▶ **GOAL OF THE EXERCISE**:
Write out the complete material exactly as it stands.

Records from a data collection
++++++

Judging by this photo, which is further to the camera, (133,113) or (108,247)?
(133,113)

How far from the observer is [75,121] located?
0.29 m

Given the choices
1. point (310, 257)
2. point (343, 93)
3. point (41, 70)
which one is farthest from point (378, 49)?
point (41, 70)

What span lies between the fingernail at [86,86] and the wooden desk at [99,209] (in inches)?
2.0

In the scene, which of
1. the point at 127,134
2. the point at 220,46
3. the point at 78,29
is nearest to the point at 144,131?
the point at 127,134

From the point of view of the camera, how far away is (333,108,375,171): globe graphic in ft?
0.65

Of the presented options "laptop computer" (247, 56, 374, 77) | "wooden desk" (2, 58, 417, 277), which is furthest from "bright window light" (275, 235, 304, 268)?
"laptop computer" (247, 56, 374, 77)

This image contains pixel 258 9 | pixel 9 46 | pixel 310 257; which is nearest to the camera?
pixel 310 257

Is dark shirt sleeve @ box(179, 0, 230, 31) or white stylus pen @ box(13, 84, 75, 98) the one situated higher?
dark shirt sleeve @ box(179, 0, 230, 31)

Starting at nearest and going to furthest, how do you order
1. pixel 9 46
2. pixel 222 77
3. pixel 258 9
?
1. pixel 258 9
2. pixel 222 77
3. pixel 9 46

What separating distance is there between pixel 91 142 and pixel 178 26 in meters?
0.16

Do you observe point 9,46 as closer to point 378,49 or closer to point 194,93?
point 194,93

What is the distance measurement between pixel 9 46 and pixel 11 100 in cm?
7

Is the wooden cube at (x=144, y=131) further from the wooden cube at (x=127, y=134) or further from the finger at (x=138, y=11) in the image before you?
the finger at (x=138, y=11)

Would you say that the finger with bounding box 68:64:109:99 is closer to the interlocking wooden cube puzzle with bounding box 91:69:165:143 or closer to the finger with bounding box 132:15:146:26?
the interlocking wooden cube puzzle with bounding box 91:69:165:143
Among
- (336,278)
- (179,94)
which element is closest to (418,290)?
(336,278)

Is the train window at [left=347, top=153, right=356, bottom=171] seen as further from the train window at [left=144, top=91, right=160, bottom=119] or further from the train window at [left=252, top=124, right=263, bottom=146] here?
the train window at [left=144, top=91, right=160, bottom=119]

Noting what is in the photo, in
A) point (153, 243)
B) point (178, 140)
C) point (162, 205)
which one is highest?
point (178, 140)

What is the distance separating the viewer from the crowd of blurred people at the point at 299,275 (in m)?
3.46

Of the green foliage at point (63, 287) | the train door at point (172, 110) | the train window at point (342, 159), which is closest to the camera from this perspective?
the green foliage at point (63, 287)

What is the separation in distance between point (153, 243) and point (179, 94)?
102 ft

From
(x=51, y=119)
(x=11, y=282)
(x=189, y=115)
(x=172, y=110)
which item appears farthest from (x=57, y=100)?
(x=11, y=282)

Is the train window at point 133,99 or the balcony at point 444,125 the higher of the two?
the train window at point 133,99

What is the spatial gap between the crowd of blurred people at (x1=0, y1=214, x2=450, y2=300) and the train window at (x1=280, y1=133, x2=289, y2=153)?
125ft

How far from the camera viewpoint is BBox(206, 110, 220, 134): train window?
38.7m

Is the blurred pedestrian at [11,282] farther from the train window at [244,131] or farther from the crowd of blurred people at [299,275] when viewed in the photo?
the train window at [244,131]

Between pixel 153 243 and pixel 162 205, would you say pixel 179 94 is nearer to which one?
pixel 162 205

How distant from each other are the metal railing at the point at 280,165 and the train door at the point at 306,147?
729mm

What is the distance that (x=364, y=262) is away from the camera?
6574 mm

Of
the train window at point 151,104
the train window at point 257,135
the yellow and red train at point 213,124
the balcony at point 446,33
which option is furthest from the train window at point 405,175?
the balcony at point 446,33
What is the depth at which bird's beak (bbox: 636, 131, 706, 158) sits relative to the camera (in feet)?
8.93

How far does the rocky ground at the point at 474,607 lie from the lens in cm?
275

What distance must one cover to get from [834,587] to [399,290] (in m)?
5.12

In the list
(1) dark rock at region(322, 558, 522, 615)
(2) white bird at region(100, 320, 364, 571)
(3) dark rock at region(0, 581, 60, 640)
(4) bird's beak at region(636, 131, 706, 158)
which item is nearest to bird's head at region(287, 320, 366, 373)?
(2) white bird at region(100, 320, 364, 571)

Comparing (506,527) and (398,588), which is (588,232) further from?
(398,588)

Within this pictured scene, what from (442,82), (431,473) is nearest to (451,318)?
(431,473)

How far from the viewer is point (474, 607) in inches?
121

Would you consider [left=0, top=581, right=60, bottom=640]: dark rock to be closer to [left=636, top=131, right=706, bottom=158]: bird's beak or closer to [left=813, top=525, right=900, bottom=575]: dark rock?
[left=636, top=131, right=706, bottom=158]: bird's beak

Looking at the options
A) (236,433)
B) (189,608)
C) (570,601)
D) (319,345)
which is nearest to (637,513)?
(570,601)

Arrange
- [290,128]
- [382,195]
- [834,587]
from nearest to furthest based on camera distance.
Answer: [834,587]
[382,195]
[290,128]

++++++

▶ **FINAL RESULT**:
Judging by this photo, which is further to the camera, (133,113) or (108,247)?
(133,113)

How far from the observer is [75,121] located?
0.29 m

Given the choices
1. point (310, 257)
2. point (343, 93)
3. point (41, 70)
which one is farthest from point (378, 49)?
point (41, 70)

What span lies between the fingernail at [86,86] and the wooden desk at [99,209] (in inches)?
2.0

In the scene, which of
1. the point at 127,134
2. the point at 220,46
3. the point at 78,29
is nearest to the point at 144,131?
the point at 127,134

From the point of view of the camera, how far away is (333,108,375,171): globe graphic in ft?
0.65

Of the presented options "laptop computer" (247, 56, 374, 77) | "wooden desk" (2, 58, 417, 277), which is furthest from "bright window light" (275, 235, 304, 268)?
"laptop computer" (247, 56, 374, 77)

This image contains pixel 258 9 | pixel 9 46 | pixel 310 257; which is nearest to the camera?
pixel 310 257

Is dark shirt sleeve @ box(179, 0, 230, 31) or white stylus pen @ box(13, 84, 75, 98) the one situated higher?
dark shirt sleeve @ box(179, 0, 230, 31)

Starting at nearest and going to furthest, how do you order
1. pixel 9 46
2. pixel 222 77
3. pixel 258 9
?
1. pixel 258 9
2. pixel 222 77
3. pixel 9 46

What separating distance is there between pixel 91 142 and pixel 178 26 in meters?
0.16

Do you observe point 9,46 as closer to point 378,49 or closer to point 194,93?
point 194,93

What is the distance measurement between pixel 9 46 and pixel 11 100 in cm?
7

Is the wooden cube at (x=144, y=131) further from the wooden cube at (x=127, y=134) or further from the finger at (x=138, y=11) in the image before you?
the finger at (x=138, y=11)

Would you say that the finger with bounding box 68:64:109:99 is closer to the interlocking wooden cube puzzle with bounding box 91:69:165:143 or closer to the finger with bounding box 132:15:146:26?
the interlocking wooden cube puzzle with bounding box 91:69:165:143
Among
- (336,278)
- (179,94)
which element is closest to (418,290)?
(336,278)

Is the train window at [left=347, top=153, right=356, bottom=171] seen as further from the train window at [left=144, top=91, right=160, bottom=119] or further from the train window at [left=252, top=124, right=263, bottom=146] here?
the train window at [left=144, top=91, right=160, bottom=119]

Noting what is in the photo, in
A) point (153, 243)
B) point (178, 140)
C) point (162, 205)
which one is highest?
point (178, 140)

What is the distance separating the viewer from the crowd of blurred people at the point at 299,275 (in m)?
3.46

Of the green foliage at point (63, 287) | the train door at point (172, 110) | the train window at point (342, 159), which is closest to the camera from this perspective?
the green foliage at point (63, 287)

What is the separation in distance between point (153, 243) and point (179, 94)?
102 ft

From
(x=51, y=119)
(x=11, y=282)
(x=189, y=115)
(x=172, y=110)
which item appears farthest from (x=57, y=100)?
(x=11, y=282)

Is the train window at point 133,99 or the balcony at point 444,125 the higher of the two?
the train window at point 133,99

What is the spatial gap between the crowd of blurred people at (x1=0, y1=214, x2=450, y2=300) and the train window at (x1=280, y1=133, x2=289, y2=153)?
125ft

How far from the camera viewpoint is BBox(206, 110, 220, 134): train window?
38.7m

Is the blurred pedestrian at [11,282] farther from the train window at [244,131] or farther from the crowd of blurred people at [299,275] when viewed in the photo?
the train window at [244,131]

Between pixel 153 243 and pixel 162 205, would you say pixel 179 94 is nearer to which one?
pixel 162 205

How distant from each other are the metal railing at the point at 280,165 and the train door at the point at 306,147?
729mm

What is the distance that (x=364, y=262) is away from the camera?
6574 mm

Of
the train window at point 151,104
the train window at point 257,135
the yellow and red train at point 213,124
the balcony at point 446,33
which option is furthest from the train window at point 405,175?
the balcony at point 446,33
What is the depth at which bird's beak (bbox: 636, 131, 706, 158) sits relative to the camera (in feet)?
8.93

How far does the rocky ground at the point at 474,607 lie from the lens in cm?
275

What distance must one cover to get from [834,587] to [399,290] (in m)?
5.12

In the list
(1) dark rock at region(322, 558, 522, 615)
(2) white bird at region(100, 320, 364, 571)
(3) dark rock at region(0, 581, 60, 640)
(4) bird's beak at region(636, 131, 706, 158)
which item is nearest to bird's head at region(287, 320, 366, 373)?
(2) white bird at region(100, 320, 364, 571)

Comparing (506,527) and (398,588), which is (588,232) further from?
(398,588)

Within this pictured scene, what from (442,82), (431,473) is nearest to (451,318)?
(431,473)

How far from the viewer is point (474, 607) in inches?
121

Would you consider [left=0, top=581, right=60, bottom=640]: dark rock to be closer to [left=636, top=131, right=706, bottom=158]: bird's beak or closer to [left=813, top=525, right=900, bottom=575]: dark rock?
[left=636, top=131, right=706, bottom=158]: bird's beak

Looking at the options
A) (236,433)
B) (189,608)
C) (570,601)
D) (319,345)
which is nearest to (637,513)?
(570,601)

Arrange
- [290,128]
- [382,195]
- [834,587]
from nearest to furthest based on camera distance.
Answer: [834,587]
[382,195]
[290,128]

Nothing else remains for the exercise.